Saturday, November 10, 2007

Gestures without Libraries, Toolkits or Training: A $1 Recognizer for User Interface Prototypes

Summary:

Wobbrock et al.'s $1 recognizer is a system designed to be a simple recognizer that does not rely on any mathematical background. With this recognizer, novices to sketch recognition can have an use simple gestures in their interfaces.

The $1 recognizer has four steps: (1) resampling, (2) rotation, (3) scaling, and (4) classification. Points in a gesture are resampled into N equidistant points defined by the developer. The gesture is then rotated so that the line between the center of the gesture and the starting point is at the 0 degree position, i.e. the center-start point axis is at 3 o'clock. The gesture is then scaled to fit within a square of some size and translated so that the center of the gesture is at the (0,0) origin.

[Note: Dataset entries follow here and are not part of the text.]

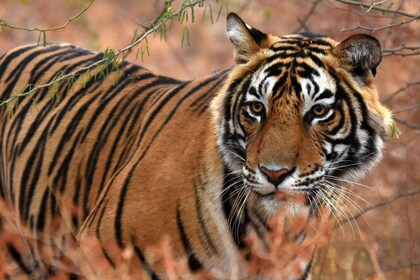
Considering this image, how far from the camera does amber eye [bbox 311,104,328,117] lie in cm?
376

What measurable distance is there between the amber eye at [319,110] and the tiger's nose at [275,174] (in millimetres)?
255

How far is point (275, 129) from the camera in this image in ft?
12.1

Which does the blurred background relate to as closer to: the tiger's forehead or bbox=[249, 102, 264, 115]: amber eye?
the tiger's forehead

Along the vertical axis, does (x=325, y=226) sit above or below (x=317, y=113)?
below

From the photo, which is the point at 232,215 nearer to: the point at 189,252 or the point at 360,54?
the point at 189,252

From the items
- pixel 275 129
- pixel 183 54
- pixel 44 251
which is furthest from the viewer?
pixel 183 54

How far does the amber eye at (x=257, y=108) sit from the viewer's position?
3.78 meters

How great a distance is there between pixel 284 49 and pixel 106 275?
1.10 m

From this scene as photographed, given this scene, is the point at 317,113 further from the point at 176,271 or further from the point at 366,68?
the point at 176,271

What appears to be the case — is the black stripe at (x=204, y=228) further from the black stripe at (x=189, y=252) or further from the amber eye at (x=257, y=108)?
the amber eye at (x=257, y=108)

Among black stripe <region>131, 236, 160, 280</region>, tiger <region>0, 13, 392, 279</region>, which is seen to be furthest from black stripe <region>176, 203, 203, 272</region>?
black stripe <region>131, 236, 160, 280</region>

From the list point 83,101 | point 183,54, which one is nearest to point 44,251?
point 83,101

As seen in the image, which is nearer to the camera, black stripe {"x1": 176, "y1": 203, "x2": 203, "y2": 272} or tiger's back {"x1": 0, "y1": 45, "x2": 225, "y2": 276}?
black stripe {"x1": 176, "y1": 203, "x2": 203, "y2": 272}

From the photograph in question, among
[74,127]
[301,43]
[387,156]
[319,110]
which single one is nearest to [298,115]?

Finally, the gesture is classified by first calculating the average distance between points in the gesture and the points in all templates (known gestures). This is called the path-distance by the authors. A score is determined directly from this path distance and the scaled square's size.

Overall, the recognizer has good results with around 98% accuracy for simple gestures. The classification relies heavily on the number of templates in the system.

Discussion:

This recognizer really does not introduce anything new to sketch recognition, but it does wrap up some basic vision and sketch recognition techniques into a simple (and given) algorithm. The technique used by $1 is not much different then general template/bitmap comparison, except using the points is a bit nicer when working with single strokes. On the other hand, bitmap comparison allows for multiple strokes in any order. This technique also relies highly on visual differences in gestures, and it does not allow for the same gesture at different scales or rotations. For instance, a forward slash gesture with a mouse or pen is a common gesture to indicate move forward in a web browser. Similarly, a backwards slash/dash indicates "page back". This recognizer cannot handle these cases.

6 comments:

Peter Bottomley said...

Thanks for discuss that method. It seems like a really interesting way of classifying a gesture. Out of interest where do you get the papers/methods/topics for the blogs?

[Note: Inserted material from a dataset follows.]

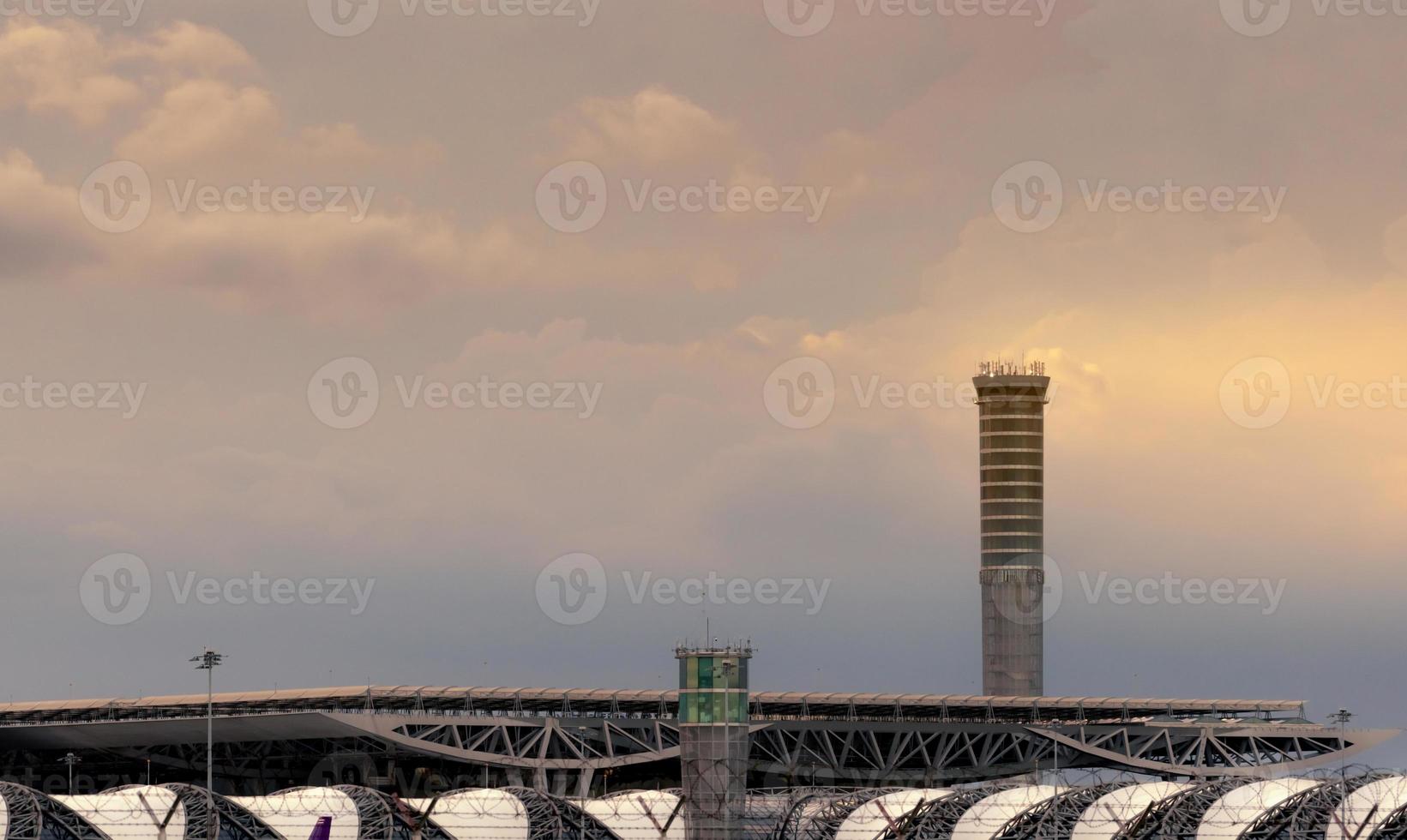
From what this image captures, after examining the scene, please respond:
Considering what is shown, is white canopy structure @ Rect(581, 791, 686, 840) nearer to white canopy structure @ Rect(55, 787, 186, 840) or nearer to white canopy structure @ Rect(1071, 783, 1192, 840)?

If there is a resource you use it would be great if you could share it with me, as there are a few you have discussed that I had not come across before.

Thanks,

Pete.

Brian David Eoff said...

The template system does have the nice option of having multiple templates for each symbol (How many ways can I draw an arrow). This in someway balances out the direction limitation.

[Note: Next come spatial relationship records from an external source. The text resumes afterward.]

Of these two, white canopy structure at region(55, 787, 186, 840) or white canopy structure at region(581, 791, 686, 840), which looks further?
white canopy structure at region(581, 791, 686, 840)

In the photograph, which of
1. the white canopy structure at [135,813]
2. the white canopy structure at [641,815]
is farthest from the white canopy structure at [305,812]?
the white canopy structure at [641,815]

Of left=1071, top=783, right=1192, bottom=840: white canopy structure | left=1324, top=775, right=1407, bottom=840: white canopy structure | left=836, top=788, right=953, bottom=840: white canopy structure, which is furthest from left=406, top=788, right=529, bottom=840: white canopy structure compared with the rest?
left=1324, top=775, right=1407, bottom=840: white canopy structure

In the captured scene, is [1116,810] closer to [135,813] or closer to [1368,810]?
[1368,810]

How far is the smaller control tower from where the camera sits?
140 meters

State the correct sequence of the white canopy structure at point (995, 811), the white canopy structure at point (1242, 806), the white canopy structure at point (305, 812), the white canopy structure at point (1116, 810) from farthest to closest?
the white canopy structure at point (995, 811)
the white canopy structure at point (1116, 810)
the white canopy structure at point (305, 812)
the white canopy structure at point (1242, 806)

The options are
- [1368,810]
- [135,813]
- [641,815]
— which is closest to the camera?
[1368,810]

Your UIST comment makes sense. UIST seems to be much more about forward looking interfaces, not elegant easy to use implementations for the purposes of allowing beginners to experiment. The paper has a place, I just didn't think UIST was it.

- D said...

You mention the difference between a forward and backslash. However, for the type of domain you're interested in, it seems like you would want to disable to rotation aspect of the matching sense orientation does affect the stroke. But I agree, do you turn it completely on or completely off? I suppose you could try it off and then rotate it to see what matches best...

Grandmaster Mash said...

To Peter: If you somehow peruse this article again, the papers are assigned as reading for the a sketch recognition course at Texas A&M. The website for the course can be found here: http://faculty.cs.tamu.edu/hammond/courses/SR/2007/

The papers themselves are found online in various places, such as ACM, IEEE, or the author's website.

Paul Taele said...

You and Josh J. convinced me that this paper isn't as epic as I thought it would be. Your comments about bitmap recognizers really hit the point about just how limiting this algorithm was. The 'slash' case is a great example of that limitation.

Unknown said...

Hi folks, thanks for your discussion of my $1 recognizer. You point out real limitations, which were tradeoffs for simplicity.

One thing you might like to know is that for rotation invariance, you don't have to either keep it on or turn it off. You could simply flag those template gestures that should be tested as rotation-specific, and leave the flag off for those that should be rotation invariant. It doens't have to be all or nothing, and this addition is trivial to make. You can also easily bound the range of rotation invariance you want (e.g., "mostly upright" from 80 degrees to 100 degrees, or whatever). So there's a lot of flexibility there.